◆ **Exercise objective**: Set down every line from the one with "South Devon Two" to the end of the entries, both ends included, exactly as it reads and without pictures.

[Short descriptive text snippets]

━━━━━━━━━━━━━━━━

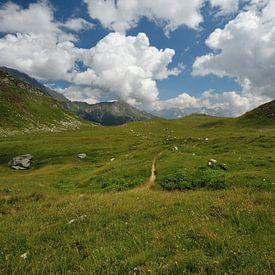 Mooi panorama in de Alpen van Peter Apers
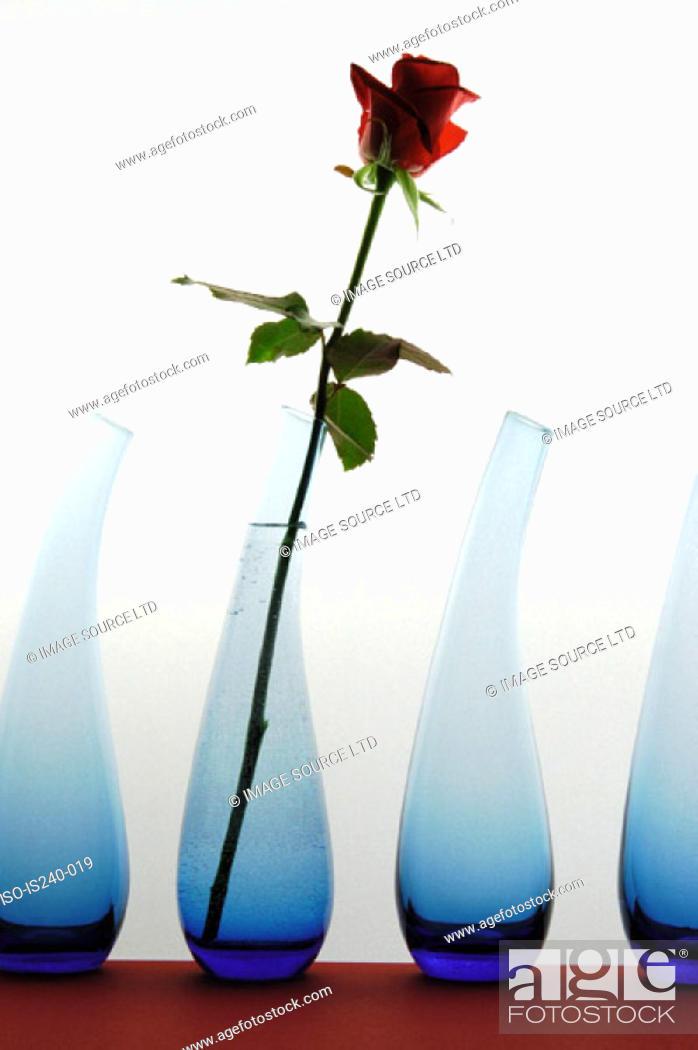 Stock Photo: Red rose in vase.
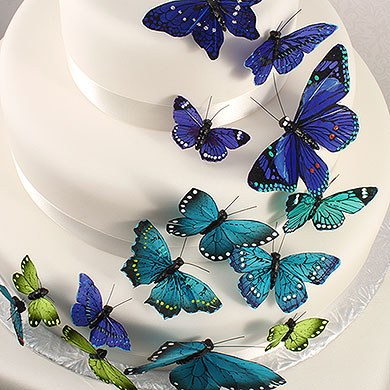 butterfly cake decorations butterfly cake decorations set of 24 the knot shop 2163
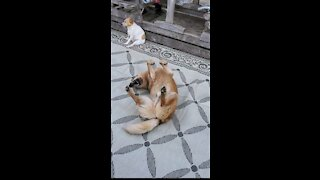Desperate doggy throws temper tantrum to get pup to play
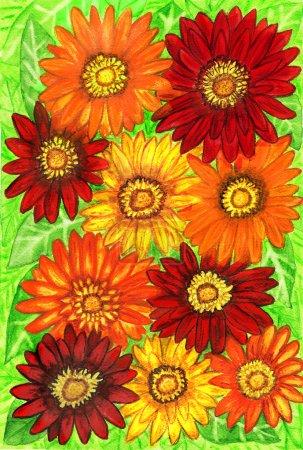 Photo pour Fond de fleurs de gerbera de couleurs rouge, orange et jaune sur feuilles vertes, tableau peint à la main, aquarelles. Taille de l'original 29,5 x 20,5 cm . - image libre de droit
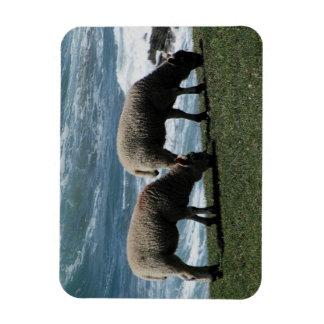 South Devon Two Lambs Grazeing On Wild Coastline Rectangular Photo Magnet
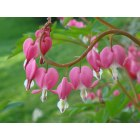 Elizabethtown: Bleeding Hearts - Taken on the porch at a friends house on Stone Mill Drive.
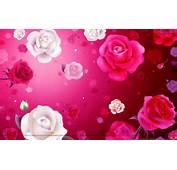 Images Of Wallpaper  Full HD 1080p Wonderful High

━━━━━━━━━━━━━━━━

◆ **Solution for this task**:
 South Devon Two Lambs Grazeing On Wild Coastline Rectangular Photo Magnet
 Elizabethtown: Bleeding Hearts - Taken on the porch at a friends house on Stone Mill Drive.
 Images Of Wallpaper  Full HD 1080p Wonderful High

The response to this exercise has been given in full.